Le pilote du Tupolev informe le contrôleur aérien qu’il va faire une approche jusqu’à la MDH et probablement remettre les gaz et voir si ça vaut la peine de réessayer ou pas. Le pilote espère une amélioration même passagère dans les conditions de visibilité pour pouvoir atterrir.

Pour cette approche est définie une MDH de 100 mètres, soit 328 pieds et une visibilité de 1000 mètres. Ce jour là, les minima sont loin d’être acquis.

 

 

C’est un très bon pilote !

Dans la culture populaire, un excellent pilote est celui qui arrive à poser alors que tout le monde a trouvé plus sûr de faire une remise des gaz et aller voir ailleurs. L’excellent pilote serait donc défini comme le gars qui joue la vie de ses passagers au poker et gagne. Le genre de crash ci-joint montre à quelle point ce genre de définitions sont absurdes voir dangereuses quand elles trouvent leur chemin dans l’esprit même de certains pilotes. Contrairement aux apparences, l’excellence est tellement plus facile à atteindre : il suffit de remettre les gaz depuis la MDH si on ne voit pas la piste au plus tard au MAP.

 

L’appareil était contrôlé par le pilote automatique qui recevait ses ordres de l’équipage qui pouvait enter un cap ou un taux de descente pour contrôler la trajectoire.

Le terrain comporte une difficulté qui a probablement joué un rôle dans l’accident. Il y a dans l’axe de piste une dépression sous forme de cuvette. Le terrain descend, puis remonte faussant les indications du radioaltimètre. L’aiguille de ce dernier marque une augmentation de hauteur suivie rapidement d’une diminution. Or, le radioaltimètre est le dernier faux-ami du pilote qui se paye une excursion aveugle sous la MDH.

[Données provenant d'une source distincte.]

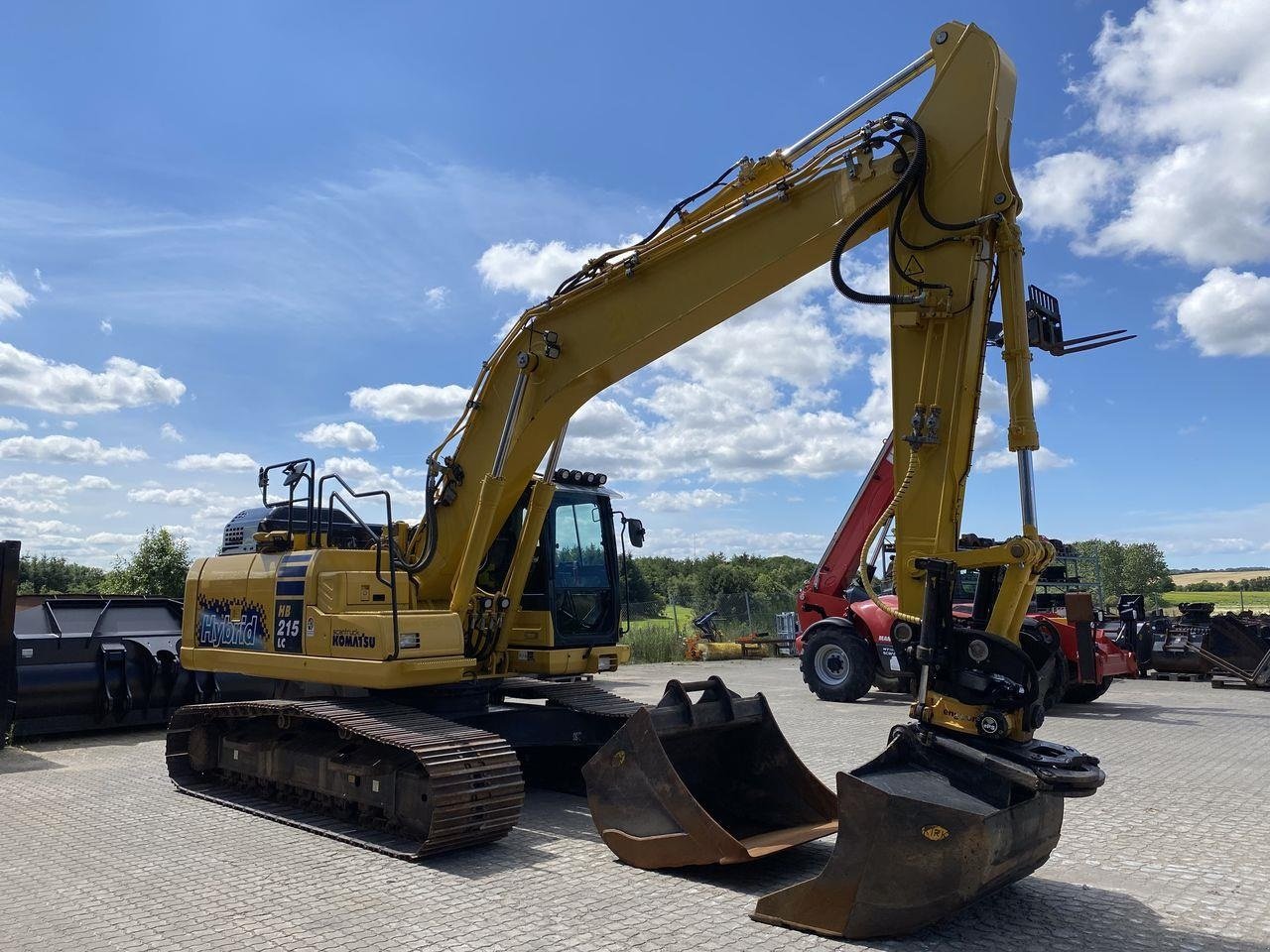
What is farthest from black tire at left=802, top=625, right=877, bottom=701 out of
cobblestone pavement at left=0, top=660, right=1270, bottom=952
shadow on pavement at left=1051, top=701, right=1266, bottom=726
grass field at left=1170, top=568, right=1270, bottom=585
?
grass field at left=1170, top=568, right=1270, bottom=585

Le Tupolev dont le sort semble scellé continue son approche. Une fois à la MDH, les pilotes continuent la descente de manière contrôlée alors qu’ils n’ont pas et ne peuvent pas avoir la piste en vue à ce moment. On peut toujours spéculer sur les motivations de ce choix, mais ce qui est sûr c’est qu’il a été fait.

Le TAWS annonce « Terrain! Terrain! », puis « PULL UP! PULL UP! PULL UP! ». A ce moment, il reste 18 secondes avant l’impact, c’est-à-dire encore assez de temps pour faire une remise de gaz. Avec cette alerte dans les oreilles et une visibilité nulle, les pilotes… continuent à descendre pendant 13 secondes encore. Le fond de la cuvette passe et le terrain commence à remonter très vite. L’aiguille du radioaltimètre va vers le zéro.

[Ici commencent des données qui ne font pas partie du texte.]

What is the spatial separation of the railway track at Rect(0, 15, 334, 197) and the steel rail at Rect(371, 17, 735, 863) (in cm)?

Les manettes des gaz sont enfin poussées et le pilote automatique coupé pour initier une remise de gaz. C’est 5 secondes trop tard.

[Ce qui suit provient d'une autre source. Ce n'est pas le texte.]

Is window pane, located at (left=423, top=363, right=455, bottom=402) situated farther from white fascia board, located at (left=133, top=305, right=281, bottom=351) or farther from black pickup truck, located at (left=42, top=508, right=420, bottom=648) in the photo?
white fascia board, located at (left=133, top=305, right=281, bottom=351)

Les premiers impacts avec les arbres commencent. L’appareil est à 1100 mètres de la piste, 40 mètres hors de l’axe et, vous lisez bien, 15 mètres sous l’altitude de la piste !

A 840 mètres de la piste et 80 mètres hors de l’axe, l’avion reçoit le coup fatal : un bouleau de 40 centimètres de diamètre sectionne l’aile gauche pratiquement à l’emplanture. Le Tupolev passe sur le dos. Dans le cockpit, les horizons artificiels ont leur zone marron vers le haut et la zone bleue vers le bas. L’un d’eux sera retrouvé dans cet état.

L’avion vole encore 5 secondes selon une trajectoire balistique et percute brutalement le sol avec un choc de plus de 100G ne laissant aucune chance survie aux occupants.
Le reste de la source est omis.